Но все это на миг замолкло, когда в мир ступило то, что было их хозяином.
Кровь, извергаемая язвами, вдруг перестала быть жидкой и подчиняться каким бы то ни было законам. Она начала сплетаться в грязно-алые струны подобно тому, как сплетается, твердея на глазах, паучья паутина. Эти струны устремились в центр кабинета и словно шелковая нить на клубок, стали наматываться на что-то, что находилось там, пока еще бесплотное и невидимое. И лишь только обозначились контуры, Герти пожалел обо всем на свете. Даже не о том, что оказался в Новом Бангоре. А о том, что до сих пор жив. Потому что каждой колотящейся от ужаса клеткой своего крошечного тела вдруг осознал жуткую и естественную правду. Что ничего страшнее из того, что появляется сейчас из пустоты, в человеческом мире никогда не существовало.

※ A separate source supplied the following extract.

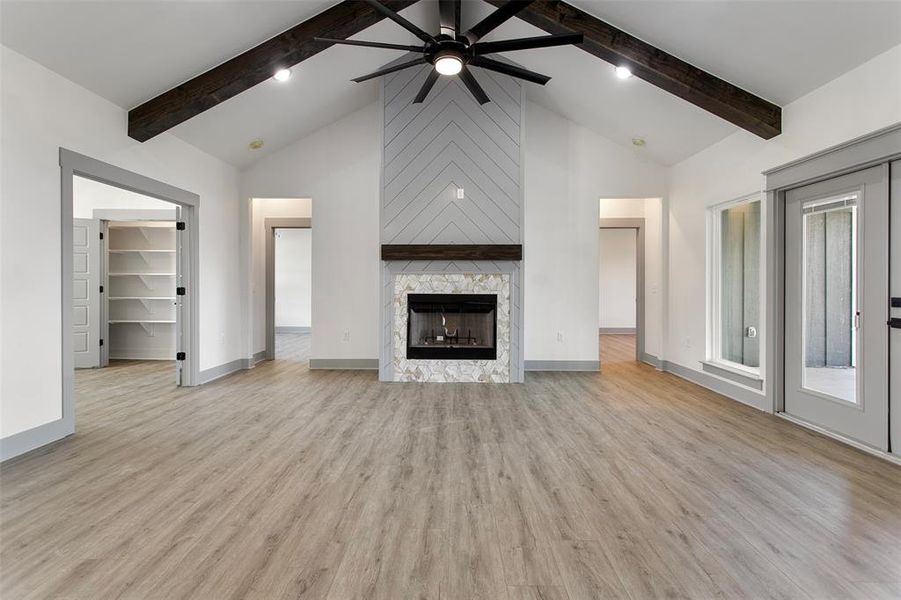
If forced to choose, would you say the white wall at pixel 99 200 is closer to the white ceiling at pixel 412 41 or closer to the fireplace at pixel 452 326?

Это тело не было человеческим. Хоть в его основе и угадывались человеческие черты, они были настолько искажены, что казались отвратительными пародиями на самих себя. Это тело никогда не могло бы существовать в реальности. От одних лишь его очертаний разум начинал осекаться, россыпью теряя осколки реальности. Нечто огромное, трехметрового роста. С острыми зубами, торчащими наружу прямо сквозь кожу. С немыслимыми конечностями, извивающимися и тянущимися вслед за ним по полу. С изломанной кривой спиной, хрустящей при каждом движении. С руками, словно переломанными дюжину раз и торчащими под нелепыми углами. Князь Тьмы обозревал свои новые владения, ужасный и величественный в своем уродстве.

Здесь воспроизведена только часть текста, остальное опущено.